Copy out the lines of the material below, from the line containing "Which is furthest from the camera" through the end of the material, inclusive, without any changes.

---- Exercise materials

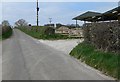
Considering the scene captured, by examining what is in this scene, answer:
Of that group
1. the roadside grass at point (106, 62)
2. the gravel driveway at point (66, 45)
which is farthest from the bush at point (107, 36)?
the gravel driveway at point (66, 45)

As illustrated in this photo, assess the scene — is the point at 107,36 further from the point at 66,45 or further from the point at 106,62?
the point at 66,45

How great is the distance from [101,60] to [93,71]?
0.99m

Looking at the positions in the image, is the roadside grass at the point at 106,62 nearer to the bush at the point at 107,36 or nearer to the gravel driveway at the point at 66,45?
the bush at the point at 107,36

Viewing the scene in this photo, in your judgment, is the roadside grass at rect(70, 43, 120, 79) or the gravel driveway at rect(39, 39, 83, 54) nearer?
the roadside grass at rect(70, 43, 120, 79)

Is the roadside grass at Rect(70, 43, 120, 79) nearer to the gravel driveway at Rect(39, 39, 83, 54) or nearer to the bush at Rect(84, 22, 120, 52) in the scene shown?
the bush at Rect(84, 22, 120, 52)

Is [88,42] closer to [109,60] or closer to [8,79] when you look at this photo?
[109,60]

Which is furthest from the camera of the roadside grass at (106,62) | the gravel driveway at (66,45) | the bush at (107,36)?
the gravel driveway at (66,45)

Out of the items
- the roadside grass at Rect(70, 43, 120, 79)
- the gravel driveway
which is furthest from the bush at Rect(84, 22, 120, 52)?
the gravel driveway

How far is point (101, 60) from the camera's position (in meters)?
14.4

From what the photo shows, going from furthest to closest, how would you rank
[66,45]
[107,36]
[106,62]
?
[66,45] < [107,36] < [106,62]

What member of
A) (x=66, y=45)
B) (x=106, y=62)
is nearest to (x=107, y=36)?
(x=106, y=62)

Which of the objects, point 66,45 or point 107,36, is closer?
point 107,36

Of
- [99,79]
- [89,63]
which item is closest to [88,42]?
[89,63]

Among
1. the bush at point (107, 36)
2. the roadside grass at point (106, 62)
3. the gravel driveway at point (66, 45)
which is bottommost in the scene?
the gravel driveway at point (66, 45)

--------

## Solution to the problem
Which is furthest from the camera of the roadside grass at (106,62) | the gravel driveway at (66,45) | the bush at (107,36)?
the gravel driveway at (66,45)

Out of the items
- the roadside grass at Rect(70, 43, 120, 79)
- the gravel driveway
which is furthest from the bush at Rect(84, 22, 120, 52)?
the gravel driveway

How far is point (101, 60) from the camera's position (in meters)?
14.4

From what the photo shows, going from furthest to closest, how would you rank
[66,45]
[107,36]
[106,62]
?
[66,45] < [107,36] < [106,62]

What member of
A) (x=66, y=45)
B) (x=106, y=62)
is nearest to (x=107, y=36)?
(x=106, y=62)

Which of the objects, point 66,45 or point 107,36, is closer?
point 107,36

Of
- [99,79]
- [89,63]
which item is closest to [88,42]?
[89,63]

Among
1. the bush at point (107, 36)
2. the roadside grass at point (106, 62)
3. the gravel driveway at point (66, 45)
which is bottommost in the scene?
the gravel driveway at point (66, 45)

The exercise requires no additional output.